DIRECTIVE => Copy the entries word for word, starting at the line that contains "Which holds true: the" and continuing through the final line of the entries.

AVAILABLE DATA =>

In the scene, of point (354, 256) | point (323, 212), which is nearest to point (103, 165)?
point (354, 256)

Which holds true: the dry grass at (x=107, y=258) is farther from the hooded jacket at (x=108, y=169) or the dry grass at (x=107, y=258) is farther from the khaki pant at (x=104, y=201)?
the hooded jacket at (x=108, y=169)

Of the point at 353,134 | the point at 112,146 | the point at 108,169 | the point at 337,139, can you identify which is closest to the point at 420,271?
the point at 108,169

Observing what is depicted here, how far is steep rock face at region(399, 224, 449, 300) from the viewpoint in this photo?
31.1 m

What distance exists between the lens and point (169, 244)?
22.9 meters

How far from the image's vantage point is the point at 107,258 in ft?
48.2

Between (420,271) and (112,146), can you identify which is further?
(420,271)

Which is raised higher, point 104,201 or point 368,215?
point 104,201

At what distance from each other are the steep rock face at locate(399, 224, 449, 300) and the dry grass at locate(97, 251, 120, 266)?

REPLY =>
Which holds true: the dry grass at (x=107, y=258) is farther from the hooded jacket at (x=108, y=169) or the dry grass at (x=107, y=258) is farther from the khaki pant at (x=104, y=201)?
the hooded jacket at (x=108, y=169)

Of the point at 353,134 | the point at 112,146 | the point at 108,169 | the point at 337,139, can you identify which is closest to the point at 420,271?
the point at 108,169

Observing what is depicted here, how far is steep rock face at region(399, 224, 449, 300) from the viewpoint in this photo?
31.1 m

What distance exists between the lens and point (169, 244)?
22.9 meters

How far from the image's vantage point is the point at 107,258 in ft?
48.2

Between (420,271) and (112,146), can you identify which is further?
(420,271)

Which is raised higher, point 104,201 or point 368,215?
point 104,201

At what distance from each other are the steep rock face at locate(399, 224, 449, 300) and the dry grass at locate(97, 251, 120, 266)?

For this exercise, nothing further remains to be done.